Attacken gegen Not-Quartiere in Deutschland

Immer mehr Übergriffe auf Asylbewerber-Unterkünfte

Berlin - Die Zahl der Übergriffe auf Asylbewerberunterkünfte hat massiv zugenommen. Seit Jahresbeginn gab es bundesweit 202 Angriffe - das sind so viele wie im gesamten Vorjahr.

Das teilte das Bundesinnenministerium am Donnerstag in Berlin mit. .

In den vergangenen Wochen hatte es mehrfach Angriffe auf Flüchtlingsunterkünfte gegeben. Von Januar bis Juli zählten die Länder 202 Übergriffe auf Unterkünfte, wie das Bundesinnenministerium nun mitteilte. Im gesamten Jahr 2014 waren 203 Übergriffe registriert worden.

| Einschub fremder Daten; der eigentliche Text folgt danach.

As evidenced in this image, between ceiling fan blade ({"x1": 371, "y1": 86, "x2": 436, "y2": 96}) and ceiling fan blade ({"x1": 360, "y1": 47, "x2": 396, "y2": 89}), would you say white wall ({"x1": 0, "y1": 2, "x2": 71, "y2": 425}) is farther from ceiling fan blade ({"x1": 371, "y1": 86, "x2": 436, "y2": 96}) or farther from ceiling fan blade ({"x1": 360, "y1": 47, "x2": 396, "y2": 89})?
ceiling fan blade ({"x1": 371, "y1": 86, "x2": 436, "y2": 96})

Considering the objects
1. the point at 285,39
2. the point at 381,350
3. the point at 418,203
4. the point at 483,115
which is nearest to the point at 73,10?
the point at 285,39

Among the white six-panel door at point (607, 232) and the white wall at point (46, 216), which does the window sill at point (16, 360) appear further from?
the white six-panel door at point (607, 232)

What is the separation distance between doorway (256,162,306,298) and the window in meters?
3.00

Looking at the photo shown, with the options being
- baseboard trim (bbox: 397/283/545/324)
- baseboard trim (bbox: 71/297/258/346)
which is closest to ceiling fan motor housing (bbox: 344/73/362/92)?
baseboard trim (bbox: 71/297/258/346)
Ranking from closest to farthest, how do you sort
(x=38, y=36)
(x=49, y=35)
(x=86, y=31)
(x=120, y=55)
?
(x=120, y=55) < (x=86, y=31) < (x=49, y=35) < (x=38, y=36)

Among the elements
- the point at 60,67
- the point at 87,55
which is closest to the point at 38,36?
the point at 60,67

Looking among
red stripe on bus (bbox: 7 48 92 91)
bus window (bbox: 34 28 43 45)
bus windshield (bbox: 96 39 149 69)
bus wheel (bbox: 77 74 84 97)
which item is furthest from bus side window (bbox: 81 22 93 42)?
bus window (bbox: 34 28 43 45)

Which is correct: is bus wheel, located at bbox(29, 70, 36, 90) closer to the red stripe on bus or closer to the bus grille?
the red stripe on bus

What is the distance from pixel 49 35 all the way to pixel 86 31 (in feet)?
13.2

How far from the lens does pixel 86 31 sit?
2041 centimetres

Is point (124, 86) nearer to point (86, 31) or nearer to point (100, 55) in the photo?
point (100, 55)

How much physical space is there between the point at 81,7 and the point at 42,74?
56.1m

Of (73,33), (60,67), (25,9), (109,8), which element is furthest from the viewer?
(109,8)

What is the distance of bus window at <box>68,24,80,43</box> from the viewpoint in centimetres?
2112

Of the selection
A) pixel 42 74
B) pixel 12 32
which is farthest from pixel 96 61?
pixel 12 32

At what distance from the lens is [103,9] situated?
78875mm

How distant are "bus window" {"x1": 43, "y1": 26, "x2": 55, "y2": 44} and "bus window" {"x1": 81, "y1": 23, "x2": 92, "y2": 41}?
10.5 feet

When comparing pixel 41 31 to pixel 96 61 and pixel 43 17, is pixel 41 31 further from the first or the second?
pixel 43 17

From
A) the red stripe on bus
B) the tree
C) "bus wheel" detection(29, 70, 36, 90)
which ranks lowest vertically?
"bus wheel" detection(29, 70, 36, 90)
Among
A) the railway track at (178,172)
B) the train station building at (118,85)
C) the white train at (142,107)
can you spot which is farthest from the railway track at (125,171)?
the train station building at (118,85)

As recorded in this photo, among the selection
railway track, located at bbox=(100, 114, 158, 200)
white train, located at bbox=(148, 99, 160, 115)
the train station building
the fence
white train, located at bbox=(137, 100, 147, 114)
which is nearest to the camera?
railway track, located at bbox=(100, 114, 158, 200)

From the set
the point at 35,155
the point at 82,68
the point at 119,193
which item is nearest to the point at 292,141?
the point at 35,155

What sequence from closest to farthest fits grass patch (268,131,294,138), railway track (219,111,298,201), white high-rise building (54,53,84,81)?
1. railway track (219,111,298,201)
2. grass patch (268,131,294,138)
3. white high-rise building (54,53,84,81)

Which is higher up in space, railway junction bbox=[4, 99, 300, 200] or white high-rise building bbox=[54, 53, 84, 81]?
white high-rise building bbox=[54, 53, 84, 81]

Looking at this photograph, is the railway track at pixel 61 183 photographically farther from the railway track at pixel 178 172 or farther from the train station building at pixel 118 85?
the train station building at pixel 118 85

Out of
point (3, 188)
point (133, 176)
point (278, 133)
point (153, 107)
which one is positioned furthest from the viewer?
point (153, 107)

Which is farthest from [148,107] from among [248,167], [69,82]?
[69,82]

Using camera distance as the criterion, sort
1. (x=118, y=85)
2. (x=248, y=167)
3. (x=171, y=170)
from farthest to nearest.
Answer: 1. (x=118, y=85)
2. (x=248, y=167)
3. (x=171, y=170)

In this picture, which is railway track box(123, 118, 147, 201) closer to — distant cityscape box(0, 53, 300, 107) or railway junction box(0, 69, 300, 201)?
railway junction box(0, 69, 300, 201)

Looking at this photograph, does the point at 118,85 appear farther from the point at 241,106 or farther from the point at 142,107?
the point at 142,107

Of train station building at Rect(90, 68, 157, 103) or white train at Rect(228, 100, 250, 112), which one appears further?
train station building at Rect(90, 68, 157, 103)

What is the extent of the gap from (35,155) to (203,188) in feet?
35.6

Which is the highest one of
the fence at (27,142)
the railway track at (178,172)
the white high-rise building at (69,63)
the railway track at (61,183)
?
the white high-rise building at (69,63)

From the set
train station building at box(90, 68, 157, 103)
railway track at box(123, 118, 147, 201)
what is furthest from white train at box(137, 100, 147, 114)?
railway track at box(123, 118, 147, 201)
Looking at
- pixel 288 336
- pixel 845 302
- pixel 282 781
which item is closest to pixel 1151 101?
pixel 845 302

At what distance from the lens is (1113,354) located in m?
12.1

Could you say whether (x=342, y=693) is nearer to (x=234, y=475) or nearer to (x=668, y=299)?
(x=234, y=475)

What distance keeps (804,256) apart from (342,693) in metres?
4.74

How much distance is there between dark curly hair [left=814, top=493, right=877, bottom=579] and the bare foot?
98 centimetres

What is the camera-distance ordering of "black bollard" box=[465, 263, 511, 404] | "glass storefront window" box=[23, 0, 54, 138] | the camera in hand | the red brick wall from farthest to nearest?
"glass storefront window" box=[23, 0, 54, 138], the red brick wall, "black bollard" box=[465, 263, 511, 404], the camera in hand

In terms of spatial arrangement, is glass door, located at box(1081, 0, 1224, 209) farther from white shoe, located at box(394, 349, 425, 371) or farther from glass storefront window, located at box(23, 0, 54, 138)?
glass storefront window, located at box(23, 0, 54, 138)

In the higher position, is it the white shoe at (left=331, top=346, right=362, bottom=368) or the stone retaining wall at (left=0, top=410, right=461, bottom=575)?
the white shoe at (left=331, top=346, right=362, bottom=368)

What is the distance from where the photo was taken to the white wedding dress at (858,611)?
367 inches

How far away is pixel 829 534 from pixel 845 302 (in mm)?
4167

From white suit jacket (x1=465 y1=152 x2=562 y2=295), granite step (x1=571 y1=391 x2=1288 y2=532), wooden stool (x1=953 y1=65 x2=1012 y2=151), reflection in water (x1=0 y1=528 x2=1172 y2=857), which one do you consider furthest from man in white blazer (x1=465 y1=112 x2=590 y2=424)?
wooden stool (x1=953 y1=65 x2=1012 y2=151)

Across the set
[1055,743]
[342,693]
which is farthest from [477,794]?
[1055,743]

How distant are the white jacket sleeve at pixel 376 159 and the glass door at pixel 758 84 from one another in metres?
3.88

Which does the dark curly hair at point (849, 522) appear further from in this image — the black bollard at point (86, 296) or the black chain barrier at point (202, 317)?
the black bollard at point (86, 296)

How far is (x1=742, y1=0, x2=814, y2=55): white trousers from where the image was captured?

Ein Teil der Taten konnte nicht einem bestimmten Täterkreis zugeordnet werden. Die meisten der Übergriffe schreiben die Behörden aber Rechtsextremen zu: Sie waren demnach für 173 Delikte verantwortlich. Im gesamten Jahr 2014 waren 175 Straftaten von Rechten im Zusammenhang mit Flüchtlingsunterkünften gezählt worden, 2013 hatten die Behörden 58 solcher Taten verzeichnet.

Gabriel: "Beschämend"

SPD-Chef Gabriel rief die Mitglieder seiner Partei auf, sich aktiv für Flüchtlinge einzusetzen. "Steht den Flüchtlingen wie den Helfenden zur Seite, wo immer Ihr das könnt", heißt es in einem am Donnerstag veröffentlichten Schreiben des Parteivorsitzenden. "Besucht Flüchtlingsheime, sprecht mit den ehrenamtlich Engagierten, spendet, was immer Ihr übrig habt, und helft, wo Ihr Euch zur Hilfe und Unterstützung in der Lage seht."

Es sei "beschämend", dass sich viele Flüchtlinge in Deutschland nicht sicher fühlten und es zu Angriffen auf Flüchtlingsunterkünfte komme. Gabriel erinnerte die Parteien an ihre Verantwortung. "Statt mit Ressentiments zu spielen, sollten wir alle deutlich machen, dass solche Anschläge auf die, die bei uns Schutz suchen, nicht zu dulden sind."

Opposition: CSU betreibt "geistige Brandstiftung" 

Zuletzt hatte es massive Kritik an der CSU gegeben, weil die bayerische Landesregierung unter Ministerpräsident Horst Seehofer (CSU) Asylbewerber aus Ländern mit hohen Ablehnungsquoten wie den Balkanstaaten in gesonderten Aufnahmeeinrichtungen unterbringen will. Die Flüchtlingsbeauftragte der Bundesregierung, Aydan Özoguz (SPD), zeigte sich nun aber offen für die Pläne.

Es sei "durchaus eine Idee", dass die Flüchtlinge aus bestimmten Regionen auch in bestimmte Erstaufnahmeeinrichtungen kämen, sagte sie im RBB-Inforadio. Özoguz übte aber auch Kritik an Seehofer: "Umso bedauerlicher ist es, dass er das mit einer beschämenden Abschreckungsrhetorik verbindet und den Eindruck erweckt, dass er 'Abschiebelager' an den Grenzen' aufmachen will."

Die Opposition erneuerte ihre Kritik an der CSU: "Das ist geistige Brandstiftung, die andere zur tatsächlichen Brandstiftung animiert", sagte Grünen-Chefin Simone Peter im "Tagesspiegel". Die innenpolitische Sprecherin der Linksfraktion, Ulla Jelpke, erklärte, die Einrichtung von "Speziallagern für Flüchtlinge aus dem Westbalkan" sei "ein gravierender Verstoß gegen den universellen Schutzgedanken des Asylrechts".